Я помотал головой, но ничего не сказал.
– Черт побери, Лу Форд! Иногда я думаю... Да ты еще не готов! Ты всегда обвиняешь меня в том, что я медлительная, а сам! Сегодня день нашей свадьбы, а ты даже... – Она внезапно замолчала и плотно сжала губы. Ее грудь учащенно вздымалась и опускалась. Кухонные часы громко тикали целых десять минут, прежде чем она заговорила снова: – Прости, дорогой. Я не хотела...
– Эми, больше ничего не говори, – сказал я. – Просто ни одного слова.
Она улыбнулась и, раскрыв объятия, подошла ко мне.
– Не буду, дорогой. Больше не скажу ничего подобного. Зато мне хочется рассказать тебе, как сильно...
– Конечно, – согласился я. – Тебе хочется излить мне свою душу.
И я изо всей силы ударил ее в живот.
Мой кулак утонул в плоти почти до запястья и стукнулся о позвоночник. Я отпрянул в сторону, и она, переломившись, повисла на моей руке.
Ее шляпа слетела, голова ударилась о пол. А потом она обмякла, повалилась вперед, как в кувырке, подминая под себя голову, и упала на спину. Так она лежала с выпученными глазами и мотала головой из стороны в сторону.
Она была одета в белую блузку и светло-кремовый костюм – новый, потому что раньше я его не видел. Я взялся за полы блузки и рывком распахнул ее до талии. Затем я задрал юбку ей на голову. Она задергалась и попыталась высвободиться, издавая при этом забавные звуки, как будто пыталась засмеяться.
А потом я увидел, что под ней растекается лужа.
Я сел за стол и стал читать газету. Я очень старался не отрывать взгляда от статьи. Однако освещение было слабым, во всяком случае, для чтения, а Эми все время шевелилась.

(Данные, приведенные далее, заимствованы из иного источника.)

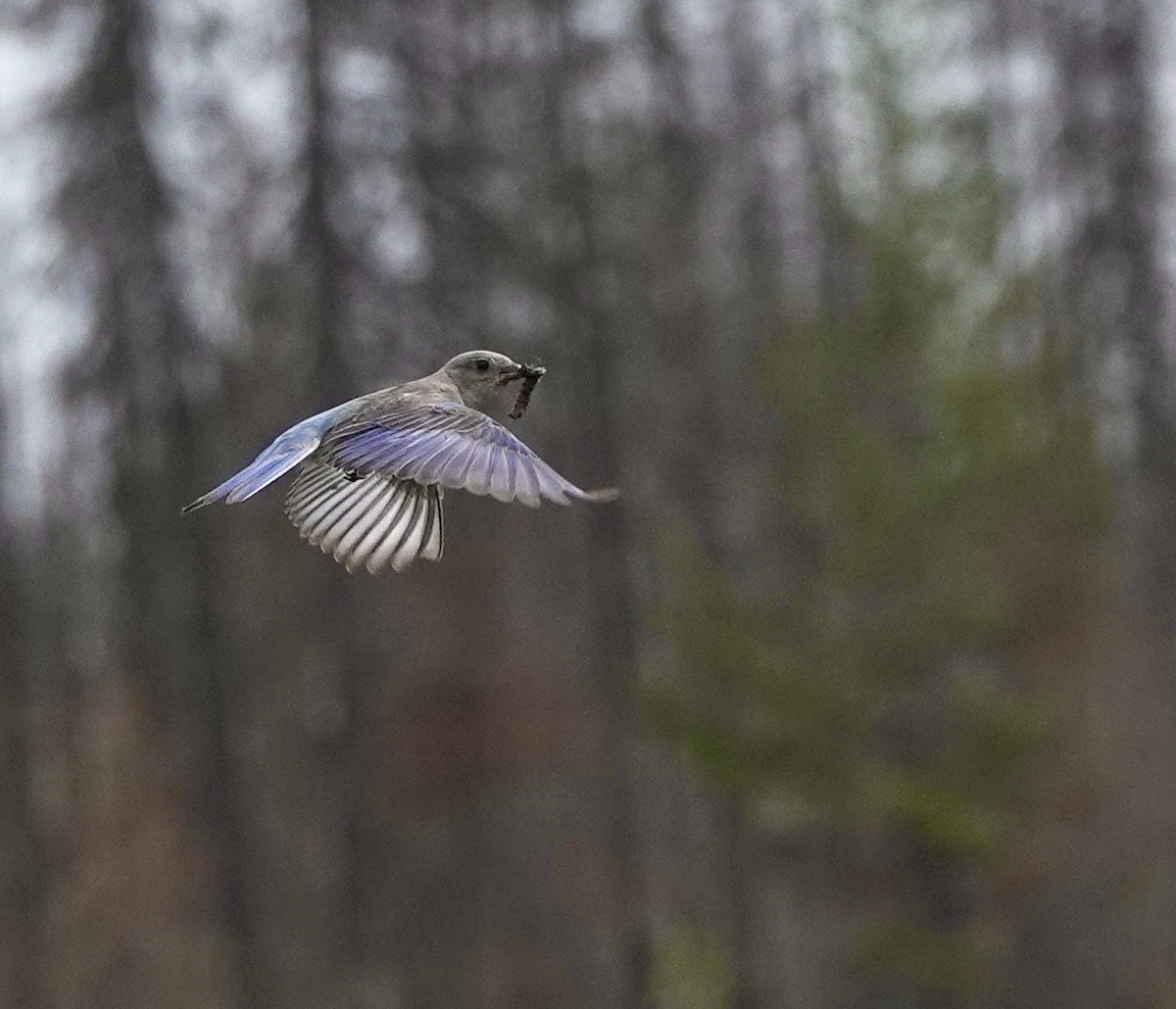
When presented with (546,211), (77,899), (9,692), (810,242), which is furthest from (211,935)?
(810,242)

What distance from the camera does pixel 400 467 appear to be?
575 centimetres

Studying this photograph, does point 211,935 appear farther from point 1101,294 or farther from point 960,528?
point 1101,294

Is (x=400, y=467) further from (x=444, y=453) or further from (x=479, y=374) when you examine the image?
(x=479, y=374)

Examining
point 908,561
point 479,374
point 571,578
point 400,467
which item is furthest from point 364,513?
point 571,578

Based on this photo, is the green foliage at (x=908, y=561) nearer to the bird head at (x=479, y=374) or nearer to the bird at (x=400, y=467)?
the bird head at (x=479, y=374)

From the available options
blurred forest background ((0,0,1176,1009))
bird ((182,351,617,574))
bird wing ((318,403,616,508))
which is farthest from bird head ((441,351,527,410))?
blurred forest background ((0,0,1176,1009))

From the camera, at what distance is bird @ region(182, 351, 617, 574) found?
5.67m

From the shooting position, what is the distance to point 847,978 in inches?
722

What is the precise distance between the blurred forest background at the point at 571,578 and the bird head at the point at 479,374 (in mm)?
8189

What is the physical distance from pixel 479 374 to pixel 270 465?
0.95 meters

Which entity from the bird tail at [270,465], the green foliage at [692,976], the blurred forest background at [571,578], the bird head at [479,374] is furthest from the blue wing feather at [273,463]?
the green foliage at [692,976]

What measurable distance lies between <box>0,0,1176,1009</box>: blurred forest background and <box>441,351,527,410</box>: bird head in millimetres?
8189

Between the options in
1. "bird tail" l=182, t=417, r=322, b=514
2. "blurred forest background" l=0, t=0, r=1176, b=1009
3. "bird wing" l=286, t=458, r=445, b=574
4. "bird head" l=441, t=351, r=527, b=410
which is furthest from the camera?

Кажется, она просто была неспособна лежать спокойно.
Я почувствовал, что что-то коснулось моего ботинка, и посмотрел вниз. То была ее рука. Она скользила взад-вперед по мыску моего ботинка, потом она поднялась к щиколотке. Почему-то мне было страшно убрать ногу. Ее пальцы добрались до верха и вцепились в край. Пересилив себя, я встал и попытался отдернуть ногу, но пальцы не отпускали.
Я протащил ее за собой два-три фута, прежде чем освободился.
Ее ладонь продолжала шевелиться, скользить взад-вперед по полу. Наконец она наткнулась на свою сумочку и сжала ее. Я усмехнулся, думая о том, что это так похоже на нее, знаете ли, вцепляться в сумочку. Она всегда была такой прижимистой, и... и, думаю, она такой и должна была быть.
Стентоны считались лучшей семьей в городе. Однако ее родители болели уже много лет и редко выбирались из дома. Она была вынуждена экономить – это и дураку понятно, – потому что иного выбора не было, как и у всех нас. Думаю, ей не очень нравилось, когда я дразнил ее непробиваемой и изображал удивление, когда она злилась.
Думаю, те лекарства, что она покупала мне, когда я болел, были не худшего качества. Они были того качества, которое требовалось, чтобы свести концы с концами. Думаю...
Черт, почему он не идет? Она уже полчаса почти не дышит, и наверняка ей страшно тяжело. Я знал, как ей трудно, и тоже задержал дыхание на секунду, так как мы всегда все делали вместе, и...
Он пришел.
Я запер переднюю наружную дверь, поэтому он вынужден был постучать. Я услышал его стук.
Я дважды сильно пнул ее ногой в голову, и она аж подскочила. Юбка соскользнула с ее лица, и я понял, что с ней проблем не будет. Она умерла в день своей... После этого я открыл дверь и впустил его.